I also track GPS accuracy per reading. The UI color-codes it: green if accuracy is under 5 meters, amber between 5 and 15, red above 15. This matters because bad GPS data would throw off the area calculations.

Multi-Role Architecture

Greenhug has 5 user roles, each seeing different data:

Super Admin sees everything across all organizations
Admin Corporativo sees their organization's events and KPIs
Socio Regional sees their assigned territories
Brigadista sees their field assignments and tree scanning tools
Voluntario sees events they can participate in

Every single database query enforces organization isolation. No user can ever see data from another organization, even if they somehow hit the right API endpoint. This is enforced at the Prisma query level, not just in the frontend.

Offline-First Field Tools

The brigadista field app had to work in areas with bad or no connectivity. I built it as a PWA with a service worker that queues tree registrations locally and syncs them when the device gets back online.

The flow is:

Brigadista scans a tree tag (camera + OCR)
If online, it registers immediately
If offline, it stores the scan data locally
When connectivity returns, the queue auto-syncs everything

This was critical because planting events happen in rural areas where cell service is spotty at best.

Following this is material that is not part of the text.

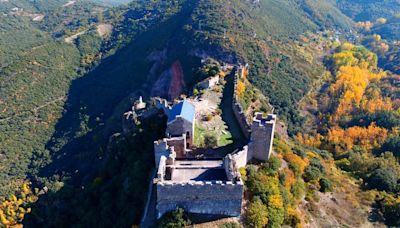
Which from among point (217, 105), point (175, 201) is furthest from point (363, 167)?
point (175, 201)

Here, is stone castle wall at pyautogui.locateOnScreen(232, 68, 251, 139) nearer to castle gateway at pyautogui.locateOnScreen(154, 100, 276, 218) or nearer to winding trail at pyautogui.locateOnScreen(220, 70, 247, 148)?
winding trail at pyautogui.locateOnScreen(220, 70, 247, 148)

Three Modules, One Codebase

Greenhug isn't just about trees. The platform has three independent business modules:

EXP (Reforestation): The main module. Territories, zones, trees, activities, events, teams, invitations, voting. 92+ endpoints, 19 database models.
LIFE (Sustainable Apparel): Order lifecycle tracking with timeline entries, size management, and inventory.
UPC (Circular Economy): Batch processing, collection addresses, product tracking, and recycling reports.

All three share the same NestJS backend, Prisma schema, and authentication layer. The frontend routes them into separate dashboard sections.

What I Learned

A few takeaways from building this:

OCR is unreliable. Always have a fallback. The 70% confidence threshold saved us from a lot of bad data.
GPS accuracy matters more than you think. A 20-meter error on every tree reading compounds fast when you're calculating area from hundreds of points.
Offline-first is hard but worth it. Building the sync queue added a lot of complexity, but without it the field app would've been useless in half the locations it's used.
Multi-tenancy needs to be enforced at the data layer. Relying on frontend checks for org isolation is asking for trouble.

The Stack

For reference, here's the full tech stack:

Frontend: Next.js 14, React 18, TypeScript, Tailwind, shadcn/ui, TanStack React Query, Zustand, Recharts, Socket.io-client
Backend: NestJS, TypeScript, Prisma ORM, Supabase Auth & Storage, Google Cloud Vision API, Socket.io, Nodemailer, Sharp, PDF-lib
Database: PostgreSQL (Supabase), 49 models across 4 domain modules
Infrastructure: AWS ECS (API), Vercel (Frontend), Supabase (DB + Auth + Storage)

You can check it out at greenhug.app.